The mosquito-borne infection has been ravaging South America and has managed to penetrate Florida and other southern states in the United States.
To date, 1,300 reported cases of Zika have popped up in the U.S. in at least 44 states.
Zika is especially deadly for pregnant women as the virus can cause brain deformities for developing fetuses.
“It can cause brain deformities, vision problems, and other defects that may require lifelong care,” said CDC acting director Dr. Anne Schuchat in a conference call with reporters. “The problems are not always evident at birth.”

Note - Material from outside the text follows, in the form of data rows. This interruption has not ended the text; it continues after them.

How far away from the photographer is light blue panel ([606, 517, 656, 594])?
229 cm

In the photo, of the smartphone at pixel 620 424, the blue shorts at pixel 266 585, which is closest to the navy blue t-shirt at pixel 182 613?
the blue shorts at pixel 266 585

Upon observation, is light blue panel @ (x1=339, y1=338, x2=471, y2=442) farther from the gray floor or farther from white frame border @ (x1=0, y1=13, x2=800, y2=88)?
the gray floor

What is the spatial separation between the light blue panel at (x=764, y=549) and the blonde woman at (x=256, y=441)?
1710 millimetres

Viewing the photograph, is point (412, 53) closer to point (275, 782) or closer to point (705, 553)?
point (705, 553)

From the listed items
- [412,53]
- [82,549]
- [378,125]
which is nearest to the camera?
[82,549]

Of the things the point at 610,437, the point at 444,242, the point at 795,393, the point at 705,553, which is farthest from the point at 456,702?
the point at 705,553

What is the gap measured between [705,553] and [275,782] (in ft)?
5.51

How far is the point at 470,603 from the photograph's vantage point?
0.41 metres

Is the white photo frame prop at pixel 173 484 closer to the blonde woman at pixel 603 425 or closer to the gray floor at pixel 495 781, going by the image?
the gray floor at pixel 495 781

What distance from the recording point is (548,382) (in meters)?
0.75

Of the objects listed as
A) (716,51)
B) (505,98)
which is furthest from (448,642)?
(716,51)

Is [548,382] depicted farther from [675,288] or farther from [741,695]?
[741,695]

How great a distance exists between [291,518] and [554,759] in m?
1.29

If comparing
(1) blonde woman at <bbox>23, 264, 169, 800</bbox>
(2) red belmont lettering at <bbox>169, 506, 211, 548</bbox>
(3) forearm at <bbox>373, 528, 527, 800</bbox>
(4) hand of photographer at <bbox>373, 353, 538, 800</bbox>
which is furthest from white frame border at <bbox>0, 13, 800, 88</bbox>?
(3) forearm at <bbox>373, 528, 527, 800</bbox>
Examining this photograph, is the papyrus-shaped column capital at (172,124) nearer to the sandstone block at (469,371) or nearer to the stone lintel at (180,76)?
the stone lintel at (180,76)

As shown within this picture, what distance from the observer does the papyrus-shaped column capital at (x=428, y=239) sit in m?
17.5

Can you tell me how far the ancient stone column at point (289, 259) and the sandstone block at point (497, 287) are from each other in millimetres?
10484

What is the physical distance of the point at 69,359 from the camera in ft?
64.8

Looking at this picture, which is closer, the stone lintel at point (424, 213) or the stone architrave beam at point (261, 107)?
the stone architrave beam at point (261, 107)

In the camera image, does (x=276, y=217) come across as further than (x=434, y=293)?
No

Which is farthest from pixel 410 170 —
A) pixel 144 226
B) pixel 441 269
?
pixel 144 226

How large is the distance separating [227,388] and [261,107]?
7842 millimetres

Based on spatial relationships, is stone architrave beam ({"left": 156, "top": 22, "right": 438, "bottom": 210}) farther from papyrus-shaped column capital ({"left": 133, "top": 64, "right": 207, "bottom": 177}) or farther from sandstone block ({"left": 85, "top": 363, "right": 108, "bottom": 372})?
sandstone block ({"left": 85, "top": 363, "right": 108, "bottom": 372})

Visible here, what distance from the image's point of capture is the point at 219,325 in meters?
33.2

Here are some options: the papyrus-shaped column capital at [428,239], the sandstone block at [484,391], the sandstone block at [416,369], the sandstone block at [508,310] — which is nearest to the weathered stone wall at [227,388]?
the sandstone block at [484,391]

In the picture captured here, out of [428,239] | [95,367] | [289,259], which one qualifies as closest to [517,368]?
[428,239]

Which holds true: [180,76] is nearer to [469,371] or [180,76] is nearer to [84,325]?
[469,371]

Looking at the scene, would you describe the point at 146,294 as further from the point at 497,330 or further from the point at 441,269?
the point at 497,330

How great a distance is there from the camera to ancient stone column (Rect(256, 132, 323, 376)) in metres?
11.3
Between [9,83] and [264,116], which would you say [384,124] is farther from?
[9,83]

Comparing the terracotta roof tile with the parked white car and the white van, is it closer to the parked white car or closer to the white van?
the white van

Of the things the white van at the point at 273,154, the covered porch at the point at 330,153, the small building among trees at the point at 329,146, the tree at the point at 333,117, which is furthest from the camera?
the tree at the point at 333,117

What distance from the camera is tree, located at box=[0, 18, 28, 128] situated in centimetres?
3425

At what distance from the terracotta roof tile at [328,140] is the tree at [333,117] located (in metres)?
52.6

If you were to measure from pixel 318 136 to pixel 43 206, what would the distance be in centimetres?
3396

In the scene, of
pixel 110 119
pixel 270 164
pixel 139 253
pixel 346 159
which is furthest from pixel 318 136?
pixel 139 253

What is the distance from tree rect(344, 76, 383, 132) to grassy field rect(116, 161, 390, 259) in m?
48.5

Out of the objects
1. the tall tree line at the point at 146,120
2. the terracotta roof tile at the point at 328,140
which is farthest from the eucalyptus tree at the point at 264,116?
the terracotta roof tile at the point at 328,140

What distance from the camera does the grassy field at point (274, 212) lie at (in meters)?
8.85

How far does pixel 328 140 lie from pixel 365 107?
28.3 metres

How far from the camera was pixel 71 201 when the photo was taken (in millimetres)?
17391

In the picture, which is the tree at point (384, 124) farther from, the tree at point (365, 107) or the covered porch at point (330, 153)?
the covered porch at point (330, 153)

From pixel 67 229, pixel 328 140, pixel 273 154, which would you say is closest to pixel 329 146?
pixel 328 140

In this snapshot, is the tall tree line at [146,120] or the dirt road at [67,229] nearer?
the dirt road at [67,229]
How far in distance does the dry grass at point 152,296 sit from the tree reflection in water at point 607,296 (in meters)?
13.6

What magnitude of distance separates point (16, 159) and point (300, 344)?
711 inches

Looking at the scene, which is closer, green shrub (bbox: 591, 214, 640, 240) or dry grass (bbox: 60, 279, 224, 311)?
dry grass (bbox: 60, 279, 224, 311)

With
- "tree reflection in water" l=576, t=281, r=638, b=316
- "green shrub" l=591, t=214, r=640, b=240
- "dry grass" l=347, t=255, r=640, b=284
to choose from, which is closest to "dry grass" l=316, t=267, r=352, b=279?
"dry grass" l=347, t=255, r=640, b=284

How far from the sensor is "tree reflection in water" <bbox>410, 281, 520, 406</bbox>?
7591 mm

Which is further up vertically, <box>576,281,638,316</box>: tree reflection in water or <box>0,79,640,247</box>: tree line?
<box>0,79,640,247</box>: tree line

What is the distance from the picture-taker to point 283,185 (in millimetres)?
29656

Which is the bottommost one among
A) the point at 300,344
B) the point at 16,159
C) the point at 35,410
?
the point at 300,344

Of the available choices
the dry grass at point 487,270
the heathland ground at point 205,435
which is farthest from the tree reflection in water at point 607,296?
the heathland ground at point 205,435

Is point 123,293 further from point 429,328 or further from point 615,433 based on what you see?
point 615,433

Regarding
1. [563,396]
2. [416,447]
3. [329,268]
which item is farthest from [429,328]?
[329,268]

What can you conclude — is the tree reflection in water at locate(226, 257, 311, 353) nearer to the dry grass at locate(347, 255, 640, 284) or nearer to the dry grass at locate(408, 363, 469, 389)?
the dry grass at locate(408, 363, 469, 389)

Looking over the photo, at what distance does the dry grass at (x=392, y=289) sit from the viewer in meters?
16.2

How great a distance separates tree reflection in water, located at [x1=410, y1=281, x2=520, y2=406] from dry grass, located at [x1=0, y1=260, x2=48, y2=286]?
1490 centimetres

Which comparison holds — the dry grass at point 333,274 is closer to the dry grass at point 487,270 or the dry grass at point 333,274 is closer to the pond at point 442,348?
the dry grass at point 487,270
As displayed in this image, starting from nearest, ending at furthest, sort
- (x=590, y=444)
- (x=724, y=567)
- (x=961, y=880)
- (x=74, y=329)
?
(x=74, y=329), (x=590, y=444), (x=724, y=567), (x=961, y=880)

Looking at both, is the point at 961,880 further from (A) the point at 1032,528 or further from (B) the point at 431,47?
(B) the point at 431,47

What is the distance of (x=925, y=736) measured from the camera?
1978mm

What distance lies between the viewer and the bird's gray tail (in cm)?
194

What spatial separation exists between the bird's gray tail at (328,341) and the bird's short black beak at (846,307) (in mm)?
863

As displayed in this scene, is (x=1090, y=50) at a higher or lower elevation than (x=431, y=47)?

Conservative Tribune reports:
Margaret Honein, a co-leader for the CDC Zika Response Team’s Pregnancy and Birth Defects Task Force, spoke with NPR about the report and what people could do to mitigate the risk of becoming infected by the virus.
Honein stressed that while there were plenty of cases of Zika in the United States and some reports of babies being born with Zika-related birth defects, virtually all of those cases had originated outside of the U.S.
She also made clear that just because a pregnant woman contracts the virus, that doesn’t automatically mean that her infant will be born with birth defects.
If you recently traveled to South America and believe you are suffering from Zika, you should visit a nearby hospital immediately.